**GIVEN TASK**
Change "Observationally speaking" to "Visually speaking" throughout the lines below and leave everything else as it is. Leave the pictures out of your answer.

Questions about scenes in images
-- Begin --
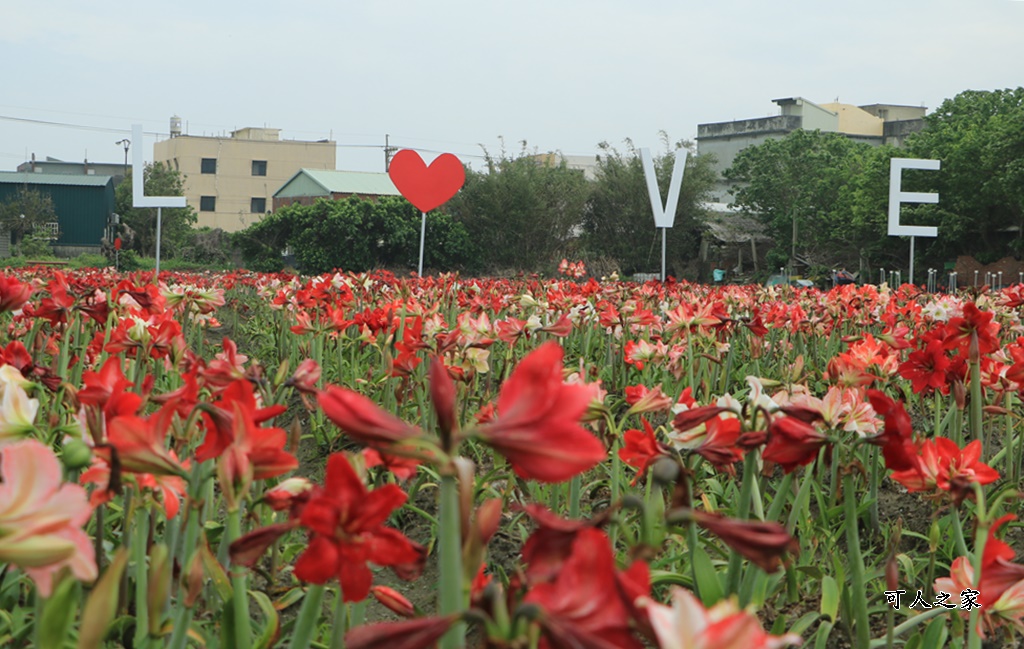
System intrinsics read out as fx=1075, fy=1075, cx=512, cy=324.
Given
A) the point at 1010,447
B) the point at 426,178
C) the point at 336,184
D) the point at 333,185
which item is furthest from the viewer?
the point at 336,184

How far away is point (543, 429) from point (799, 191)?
4235 centimetres

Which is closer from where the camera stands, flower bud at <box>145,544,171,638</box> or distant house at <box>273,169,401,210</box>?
flower bud at <box>145,544,171,638</box>

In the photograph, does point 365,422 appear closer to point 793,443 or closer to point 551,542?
point 551,542

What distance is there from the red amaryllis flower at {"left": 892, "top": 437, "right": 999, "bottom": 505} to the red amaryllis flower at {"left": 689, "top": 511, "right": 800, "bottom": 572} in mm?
863

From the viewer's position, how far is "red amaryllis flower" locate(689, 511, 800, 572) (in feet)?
2.94

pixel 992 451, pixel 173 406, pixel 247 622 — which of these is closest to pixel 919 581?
pixel 992 451

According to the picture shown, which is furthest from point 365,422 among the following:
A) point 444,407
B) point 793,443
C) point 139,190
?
point 139,190

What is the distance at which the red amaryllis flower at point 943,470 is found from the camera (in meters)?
1.75

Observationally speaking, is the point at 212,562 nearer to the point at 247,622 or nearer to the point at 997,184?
the point at 247,622

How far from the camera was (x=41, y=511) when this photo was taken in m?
0.97

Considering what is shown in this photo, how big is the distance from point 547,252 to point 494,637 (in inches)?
1441

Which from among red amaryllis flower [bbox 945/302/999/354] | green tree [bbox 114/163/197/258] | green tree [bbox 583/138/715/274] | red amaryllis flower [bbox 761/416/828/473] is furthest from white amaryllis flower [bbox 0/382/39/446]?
green tree [bbox 114/163/197/258]

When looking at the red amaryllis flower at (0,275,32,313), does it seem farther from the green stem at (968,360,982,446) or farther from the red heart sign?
the red heart sign

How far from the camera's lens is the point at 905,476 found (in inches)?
69.2
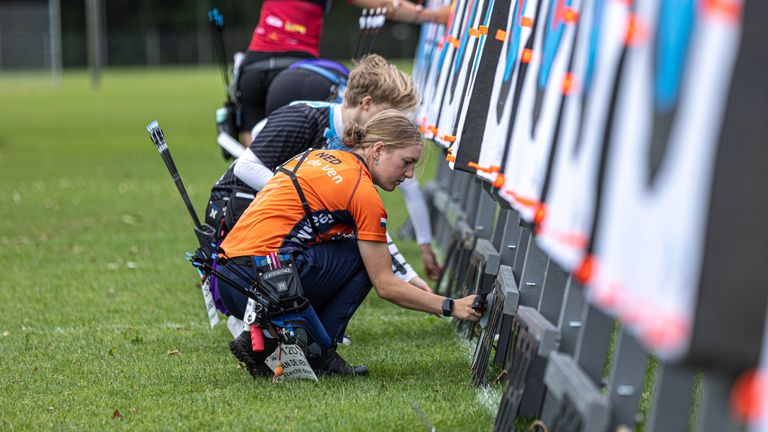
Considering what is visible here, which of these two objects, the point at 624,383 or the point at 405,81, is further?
the point at 405,81

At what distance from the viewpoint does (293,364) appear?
A: 4.52 metres

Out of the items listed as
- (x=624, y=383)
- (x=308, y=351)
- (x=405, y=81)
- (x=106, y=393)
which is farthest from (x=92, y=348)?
(x=624, y=383)

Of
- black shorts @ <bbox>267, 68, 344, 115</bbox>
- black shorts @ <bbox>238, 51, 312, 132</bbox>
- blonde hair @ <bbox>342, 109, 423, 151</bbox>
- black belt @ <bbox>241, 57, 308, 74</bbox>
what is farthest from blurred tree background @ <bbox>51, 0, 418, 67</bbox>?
blonde hair @ <bbox>342, 109, 423, 151</bbox>

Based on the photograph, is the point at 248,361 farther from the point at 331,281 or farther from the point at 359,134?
the point at 359,134

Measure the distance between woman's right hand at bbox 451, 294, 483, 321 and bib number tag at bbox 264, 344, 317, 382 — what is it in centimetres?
60

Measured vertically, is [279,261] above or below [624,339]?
below

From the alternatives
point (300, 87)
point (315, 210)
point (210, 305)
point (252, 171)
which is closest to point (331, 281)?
point (315, 210)

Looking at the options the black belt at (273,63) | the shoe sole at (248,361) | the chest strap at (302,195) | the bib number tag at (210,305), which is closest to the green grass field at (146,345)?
the shoe sole at (248,361)

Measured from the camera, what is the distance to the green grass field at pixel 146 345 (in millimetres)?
4023

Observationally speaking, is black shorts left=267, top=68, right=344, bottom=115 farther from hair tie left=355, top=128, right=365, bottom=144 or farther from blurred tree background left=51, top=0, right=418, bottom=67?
blurred tree background left=51, top=0, right=418, bottom=67

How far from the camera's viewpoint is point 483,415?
3.90 m

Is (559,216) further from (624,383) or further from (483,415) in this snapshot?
(483,415)

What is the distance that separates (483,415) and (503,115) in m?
1.01

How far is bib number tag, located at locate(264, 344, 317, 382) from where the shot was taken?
449 cm
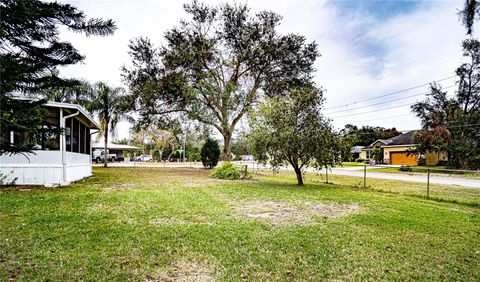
-- End --
**WORKED SOLUTION**
System intrinsics read out as fx=1075, fy=1075, cx=512, cy=324.
Given
A) the point at 1010,447
B) the point at 426,178
C) the point at 336,184
D) the point at 333,185
which item is furthest from the viewer?
the point at 336,184

How far away is point (543, 429) from point (799, 191)?
4235 centimetres

Which is closer from where the camera stands, flower bud at <box>145,544,171,638</box> or distant house at <box>273,169,401,210</box>?
flower bud at <box>145,544,171,638</box>

In the photograph, does point 365,422 appear closer to point 793,443 or closer to point 551,542?
point 551,542

What distance is there from the red amaryllis flower at {"left": 892, "top": 437, "right": 999, "bottom": 505} to the red amaryllis flower at {"left": 689, "top": 511, "right": 800, "bottom": 572} in mm?
863

From the viewer's position, how far is "red amaryllis flower" locate(689, 511, 800, 572) (in feet)?
2.94

pixel 992 451, pixel 173 406, pixel 247 622 — which of these is closest to pixel 919 581?
pixel 992 451

According to the picture shown, which is furthest from point 365,422 among the following:
A) point 444,407
B) point 793,443
C) point 139,190
?
point 139,190

What is the distance at which the red amaryllis flower at point 943,470 is found from the camera (in meters)?
1.75

Visually speaking, is the point at 212,562 nearer to the point at 247,622 or nearer to the point at 997,184?
the point at 247,622

How far from the camera was (x=41, y=511) when this photo was taken in m?
0.97

Considering what is shown in this photo, how big is the distance from point 547,252 to point 494,637 (in inches)?
1441

Which from among red amaryllis flower [bbox 945/302/999/354] | green tree [bbox 114/163/197/258] | green tree [bbox 583/138/715/274] | red amaryllis flower [bbox 761/416/828/473] is furthest from white amaryllis flower [bbox 0/382/39/446]?
green tree [bbox 114/163/197/258]

When looking at the red amaryllis flower at (0,275,32,313), does it seem farther from the green stem at (968,360,982,446) or farther from the red heart sign?
the red heart sign

How far from the camera's lens is the point at 905,476 found (in inches)?
69.2
Considering what is visible here, which of these two objects, the point at 624,383 or the point at 405,81, is further?
the point at 405,81

At what distance from the viewpoint does (293,364) appear?
A: 4.52 metres

Out of the items listed as
- (x=624, y=383)
- (x=308, y=351)
- (x=405, y=81)
- (x=106, y=393)
which is farthest from (x=92, y=348)?
(x=624, y=383)

Of
- black shorts @ <bbox>267, 68, 344, 115</bbox>
- black shorts @ <bbox>238, 51, 312, 132</bbox>
- blonde hair @ <bbox>342, 109, 423, 151</bbox>
- black belt @ <bbox>241, 57, 308, 74</bbox>
what is farthest from blurred tree background @ <bbox>51, 0, 418, 67</bbox>?
blonde hair @ <bbox>342, 109, 423, 151</bbox>

Based on the photograph, is the point at 248,361 farther from the point at 331,281 or farther from the point at 359,134?
the point at 359,134

Measure the distance between woman's right hand at bbox 451, 294, 483, 321 and bib number tag at bbox 264, 344, 317, 382 — what is it in centimetres?
60

Measured vertically, is [279,261] above or below [624,339]?
below

From the alternatives
point (300, 87)
point (315, 210)
point (210, 305)
point (252, 171)
which is closest to point (331, 281)?
point (315, 210)

Looking at the options the black belt at (273,63) | the shoe sole at (248,361) | the chest strap at (302,195) | the bib number tag at (210,305), which is closest to the green grass field at (146,345)?
the shoe sole at (248,361)

Measured from the camera, what is the distance to the green grass field at pixel 146 345 (in millimetres)?
4023

Visually speaking, is black shorts left=267, top=68, right=344, bottom=115 farther from hair tie left=355, top=128, right=365, bottom=144 or farther from blurred tree background left=51, top=0, right=418, bottom=67?
blurred tree background left=51, top=0, right=418, bottom=67

How far from the camera's viewpoint is point 483,415?
3.90 m

Is (559,216) further from (624,383) or further from (483,415) in this snapshot?
(483,415)

What is the distance that separates (483,415) and (503,115) in m?
1.01

How far is bib number tag, located at locate(264, 344, 317, 382) from where the shot was taken?
449 cm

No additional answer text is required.